The latest comic novel from Christopher Buckley, a hapless Englishman embarks on a dangerous mission to the New World in pursuit of two judges who helped murder a king.London, 1664. Twenty years after the English revolution, the monarchy has been restored and Charles II sits on the throne. The men who conspired to kill his father are either dead or disappeared. Baltasar “Balty” St. Michel is twenty-four and has no skills and no employment. He gets by on handouts from his brother-in-law Samuel Pepys, an officer in the king’s navy.Fed up with his needy relative, Pepys offers Balty a job in the New World. He is to track down two missing judges who were responsible for the execution of the last king, Charles I. When Balty’s ship arrives in Boston, he finds a strange country filled with fundamentalist Puritans, saintly Quakers, warring tribes of Indians, and rogues of every stripe. Helped by a man named Huncks, an agent of the Crown with a mysterious past, Balty travels colonial America in search of the missing judges. Meanwhile, on the other side of the Atlantic, Samuel Pepys prepares for a war with the Dutch that fears England has no chance of winning.

The Pisces

by Melissa Broder:

Ever get that feeling that you’ve got a book-twin out there? Someone who loves and responds to the same stories you do? If you hadn’t noticed, Sarah L and Molly M are totally our set–they both love Melissa Border’s debut novel THE PISCES about a young woman taking a break from her dissertation who falls in obsessive love with a merman, for fascinating and different reasons. Sarah L says “THE PISCES originally struck me because it seemed unlike any other book I had encountered before. After finishing it, I stand by my first impression. Broder’s brutal honesty permeates the book, and her insight into the basic human desire for connection leaves THE PISCES completely exceptional.” Molly M says “An astonishing exploration of female sexuality, desire, physicality, and selfishness, Melissa Broder does not shy away from the ugly and the dark (though she faces it with wit, absurdity, and that forever-human condition of abject confusion). A totally compulsive, unique read.”

Welcome to Lagos

by Chibundo Onuzo:

Finally, Chibundu Onuzo’s North American debut is on our shelves! Marketing director Abby says “Wow! I am so grateful to finally see Chibundu Onuzo being published in the US — clearly we have been missing her voice for far too long! This novel is a fantastic look at various parts of Nigerian society, and with the compelling characters and intricate plotlines it kept me hooked from the beginning!”

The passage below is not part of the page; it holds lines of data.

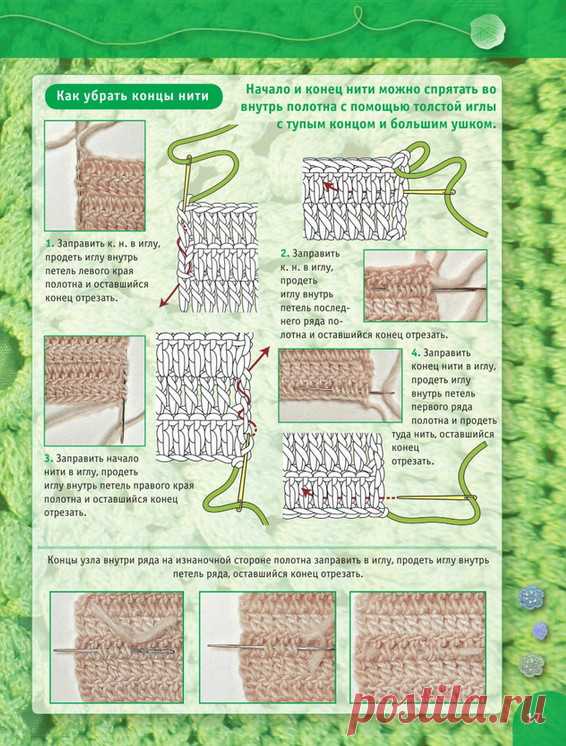 Как убрать концы нити

Начало и конец нити можно спрятать во внутрь полотна с помощью толстой иглы с тупым концом и большим ушком.

1. Заправить к. н. в иглу, продеть иглу внутрь петель левого края полотна и оставшийся конец отрезать.

2. Заправить к. н. в иглу, продеть иглу внутрь петель последнего ряда полотна и оставшийся конец отрезать.

3. Заправить начало нити в иглу, продеть иглу внутрь петель правого края полотна и оставшийся конец отрезать.

4. Заправить конец нити в иглу, продеть иглу внутрь петель первого ряда полотна и продеть туда нить, оставшийся конец отрезать.

Концы узла внутри ряда на изнаночной стороне полотна заправить в иглу, продеть иглу внутрь петель ряда, оставшийся конец отрезать.

postila.ru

A Court of Frost and Starlight

by Sarah J. Maas:

Narrated by Feyre and Rhysand, this bridges the events in A Court of Wings and Ruin and the upcoming novels in the series.

Feyre, Rhys, and their close-knit circle of friends are still busy rebuilding the Night Court and the vastly-changed world beyond. But Winter Solstice is finally near, and with it, a hard-earned reprieve. Yet even the festive atmosphere can’t keep the shadows of the past from looming. As Feyre navigates her first Winter Solstice as High Lady, she finds that those dearest to her have more wounds than she anticipated–scars that will have far-reaching impact on the future of their Court.

The Outcast

by Taran Matharu:

The thrilling prequel to the New York Times-bestselling Summoner series

When stable boy Arcturus accidentally summons a demon and becomes Hominum’s first common summoner, he becomes the key to a secret that the powerful overlords would do anything to keep hidden.

Whisked away to Vocans Academy so he can be kept watch over, Arcturus finds himself surrounded by enemies. But he has little time to settle in before his life is turned upside down once again, for Hominum Empire is in turmoil.

Rebellious intent simmers among the masses, and it will not be long before it boils over. Arcturus must choose a side . . . or watch an Empire crumble.